(Text-to-region grounding data)
■ ■ ■ ■ ■ ■ ■

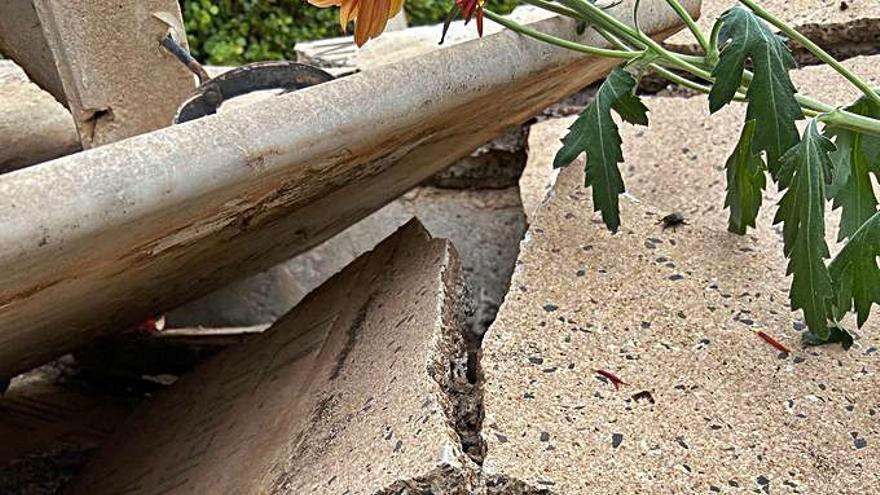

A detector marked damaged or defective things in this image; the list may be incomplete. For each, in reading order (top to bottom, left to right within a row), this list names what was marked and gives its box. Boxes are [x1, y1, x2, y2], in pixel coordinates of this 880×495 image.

cracked concrete slab [672, 0, 876, 58]
cracked concrete slab [68, 223, 482, 495]
cracked concrete slab [484, 58, 880, 492]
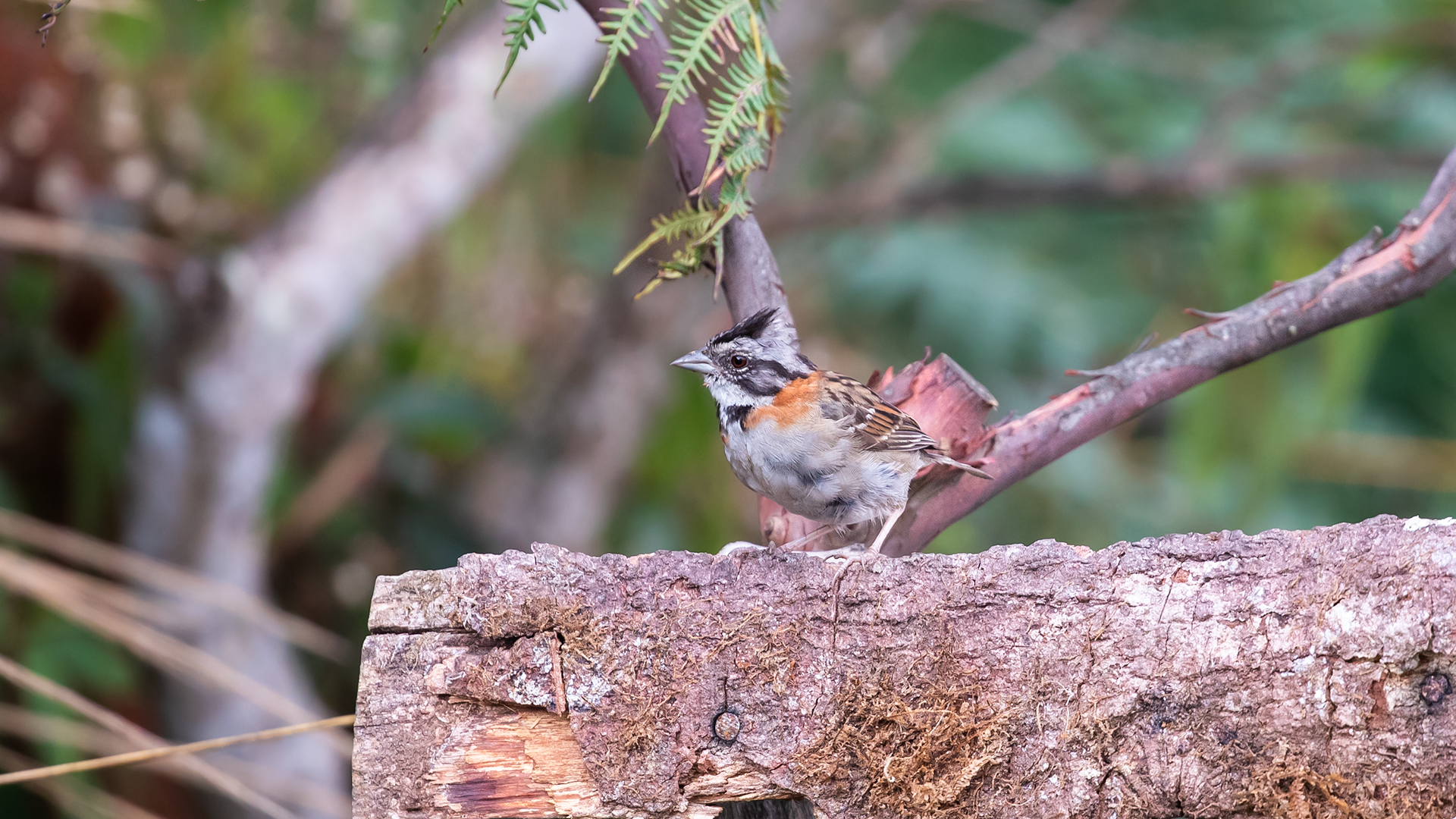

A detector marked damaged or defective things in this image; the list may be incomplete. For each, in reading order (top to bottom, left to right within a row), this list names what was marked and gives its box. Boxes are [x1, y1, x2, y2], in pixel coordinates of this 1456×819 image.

splintered wood [349, 513, 1456, 810]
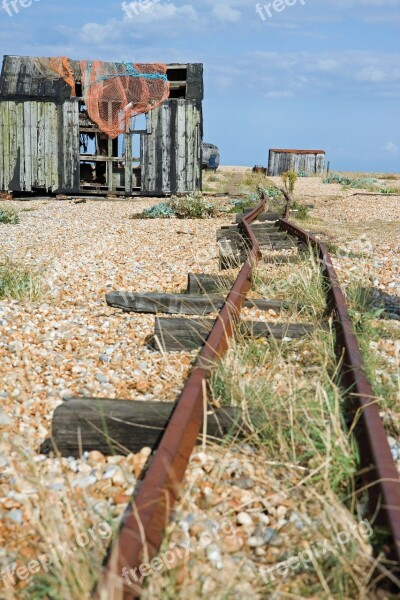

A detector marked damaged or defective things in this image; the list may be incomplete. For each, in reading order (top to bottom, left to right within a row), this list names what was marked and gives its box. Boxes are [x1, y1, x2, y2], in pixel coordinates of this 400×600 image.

rusty metal track [94, 199, 266, 596]
rusty rail [94, 199, 266, 596]
rust stain on metal [94, 199, 266, 596]
rusty metal track [280, 218, 400, 564]
rusty rail [280, 218, 400, 564]
rust stain on metal [280, 218, 400, 564]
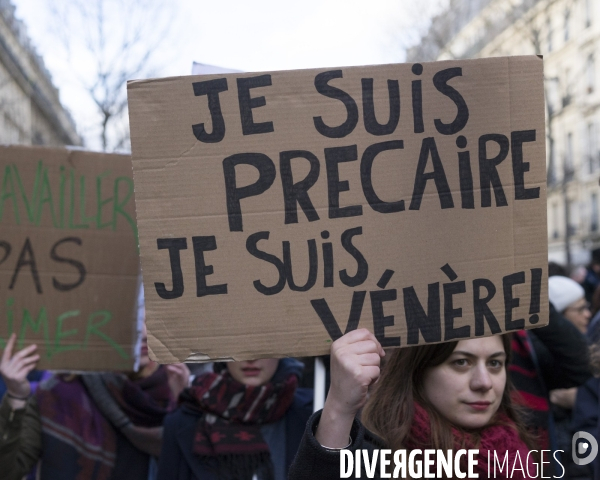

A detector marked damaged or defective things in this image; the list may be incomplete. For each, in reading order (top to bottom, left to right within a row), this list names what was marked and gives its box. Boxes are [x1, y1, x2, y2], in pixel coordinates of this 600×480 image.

torn cardboard corner [0, 146, 139, 372]
torn cardboard corner [126, 55, 548, 364]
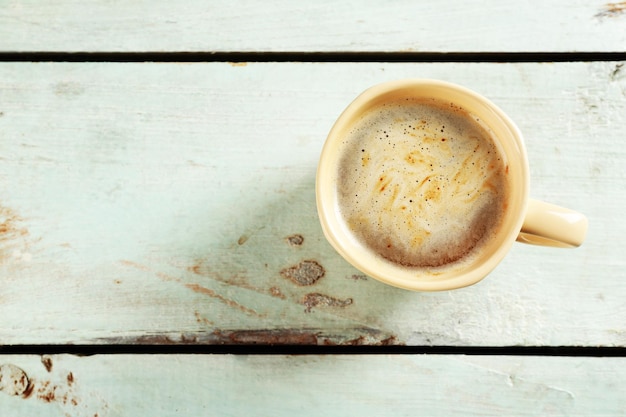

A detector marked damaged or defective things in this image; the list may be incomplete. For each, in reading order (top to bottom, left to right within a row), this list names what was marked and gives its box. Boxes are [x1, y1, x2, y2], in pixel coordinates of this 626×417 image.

chipped paint [280, 258, 324, 284]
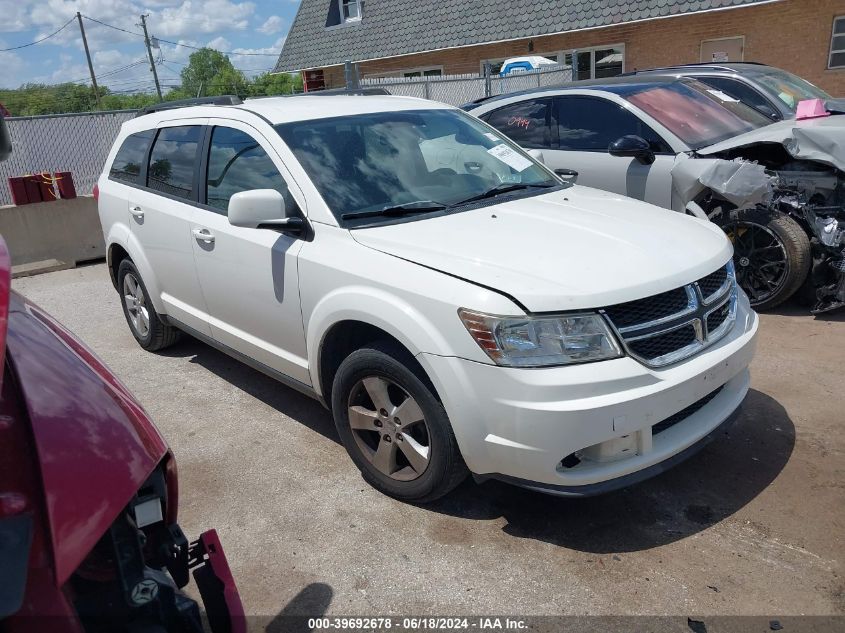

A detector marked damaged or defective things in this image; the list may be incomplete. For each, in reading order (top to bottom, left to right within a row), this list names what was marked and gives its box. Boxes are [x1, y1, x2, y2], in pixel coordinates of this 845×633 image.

damaged vehicle [468, 76, 844, 314]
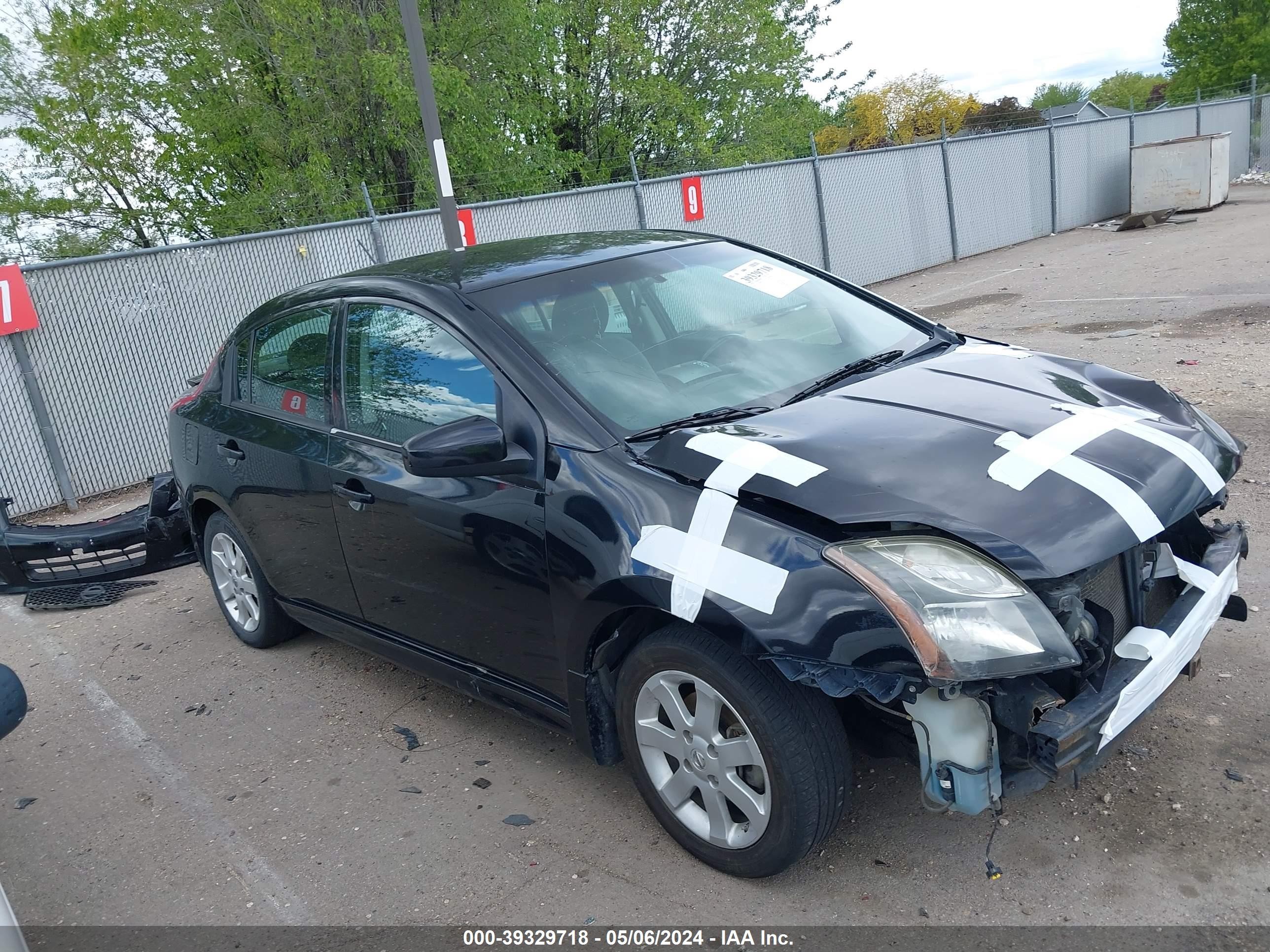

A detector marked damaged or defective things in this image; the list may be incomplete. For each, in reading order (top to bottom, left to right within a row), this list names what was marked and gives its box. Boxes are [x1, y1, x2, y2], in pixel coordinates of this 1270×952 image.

detached bumper cover [0, 471, 196, 591]
missing front bumper [0, 477, 196, 595]
crumpled hood [647, 345, 1238, 579]
damaged headlight [824, 536, 1081, 686]
detached bumper cover [1006, 520, 1246, 788]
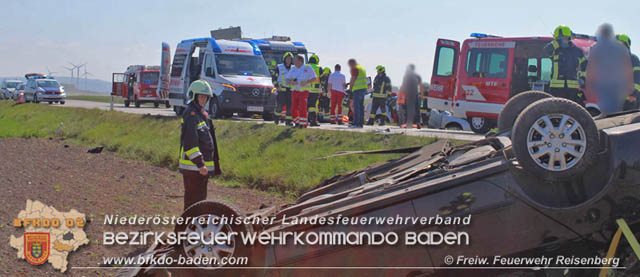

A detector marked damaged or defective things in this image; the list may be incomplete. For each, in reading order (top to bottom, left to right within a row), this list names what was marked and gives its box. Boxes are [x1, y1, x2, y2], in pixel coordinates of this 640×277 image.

overturned dark car [124, 93, 640, 276]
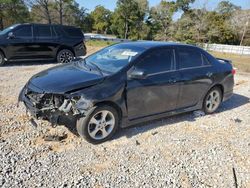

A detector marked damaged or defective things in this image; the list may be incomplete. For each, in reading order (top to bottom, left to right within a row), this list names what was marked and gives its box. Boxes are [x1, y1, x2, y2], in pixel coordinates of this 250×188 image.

crushed front end [18, 84, 93, 127]
damaged black sedan [19, 41, 234, 143]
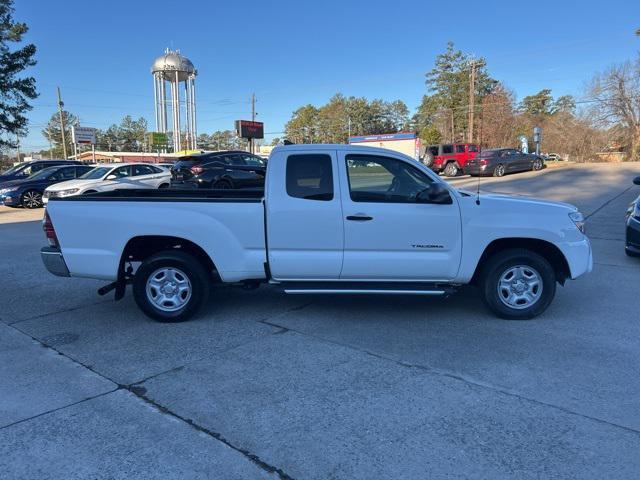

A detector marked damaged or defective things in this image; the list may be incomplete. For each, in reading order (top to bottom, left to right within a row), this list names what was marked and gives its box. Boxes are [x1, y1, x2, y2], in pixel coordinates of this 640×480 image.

pavement crack [122, 386, 296, 480]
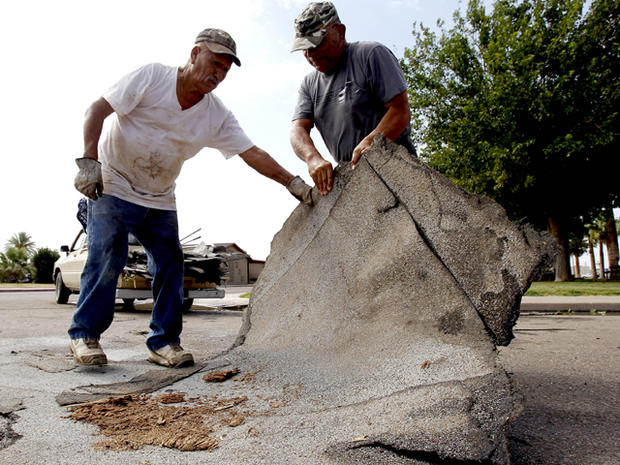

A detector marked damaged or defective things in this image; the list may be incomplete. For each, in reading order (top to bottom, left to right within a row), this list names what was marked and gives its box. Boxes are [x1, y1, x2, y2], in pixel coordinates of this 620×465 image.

cracked asphalt [0, 288, 616, 462]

■ ■ ■ ■ ■ ■ ■

### [Instructions to follow]
Exclude images and repeat all entries exactly.

### [Answer for the task]
A detector marked damaged or defective things in this image; the list may be incomplete. For each, in reading order (top to bottom, left to right within a row), this list names what was marked and gives its box. Boxes are [x1, y1, x2, y2], in pixel coordinates of this 880×495 image.

cracked concrete slab [672, 0, 876, 58]
cracked concrete slab [68, 223, 482, 495]
cracked concrete slab [484, 58, 880, 492]

A detector marked damaged or defective things in this image; the list may be incomplete. For each, in reading order (top to bottom, left to right within a row), this list names what was marked and gives its box. Boxes are [x1, y1, x2, y2], in pixel coordinates of this 1456×819 image.

splintered wood [349, 513, 1456, 810]

A detector marked damaged or defective things in this image; the list may be incomplete. For each, in reading order (top to bottom, left to right within a row), this list names what was marked and gives its box. Boxes are [x1, y1, x2, y2], in pixel coordinates of this 400×600 image.

rusty metal track [94, 199, 266, 596]
rusty rail [94, 199, 266, 596]
rust stain on metal [94, 199, 266, 596]
rusty metal track [280, 218, 400, 564]
rusty rail [280, 218, 400, 564]
rust stain on metal [280, 218, 400, 564]

A detector marked damaged or defective things in this image; the list may be incomplete. For each, in reading order (top to bottom, left to right within a row), this list names what was marked and gives its box. Boxes are [x1, y1, x2, y2], in pixel coordinates of this 600×480 image.

torn cardboard corner [0, 146, 139, 372]
torn cardboard corner [126, 55, 548, 364]

A detector marked damaged or defective things in this image; the list may be incomplete. For each, in reading order (top to bottom, left to right within a row), this list names what was marked and gives its box. Boxes are [x1, y1, x2, y2], in pixel coordinates of this 626×417 image.

chipped paint [280, 258, 324, 284]

A detector marked damaged or defective things in this image; the list may be incomplete. For each, in reading order (top to bottom, left to right within a row), this list names what was marked and gives its box. Boxes are [x1, y1, x2, y2], in pixel coordinates of this 845×633 image.

damaged vehicle [468, 76, 844, 314]

A detector marked damaged or defective things in this image; the list may be incomplete. For each, in reading order (top to bottom, left to right within a row), this list names what was marked and gives its box. Boxes are [x1, y1, x2, y2], in pixel coordinates of this 1270×952 image.

detached bumper cover [0, 471, 196, 591]
missing front bumper [0, 477, 196, 595]
crumpled hood [647, 345, 1238, 579]
damaged headlight [824, 536, 1081, 686]
detached bumper cover [1006, 520, 1246, 788]

A detector marked damaged or defective things in this image; the list may be incomplete. For each, in reading order (top to bottom, left to right within a row), this list names what was marked and gives its box. Boxes are [x1, y1, x2, y2], in pixel coordinates of this 640×277 image.

overturned dark car [124, 93, 640, 276]

A detector marked damaged or defective things in this image; the list may be incomplete. For each, in reading order (top to bottom, left to right within a row), this list names what was marked and gives its box. Boxes are [x1, y1, x2, y2], in pixel coordinates of this 250×188 image.

crushed front end [18, 84, 93, 127]
damaged black sedan [19, 41, 234, 143]

A detector marked damaged or defective things in this image; the list may be incomplete. For each, in reading order (top to bottom, left to right within a row), this list names what was marked and gives its box. Boxes are [x1, y1, x2, y2], in pixel coordinates of this 640×480 image.

pavement crack [122, 386, 296, 480]

A detector marked damaged or defective things in this image; the list may be incomplete. For each, in reading order (top to bottom, left to right within a row), this list names what was marked and gives its box. Boxes are [x1, y1, x2, y2], in pixel coordinates of this 620×465 image.

cracked asphalt [0, 288, 616, 462]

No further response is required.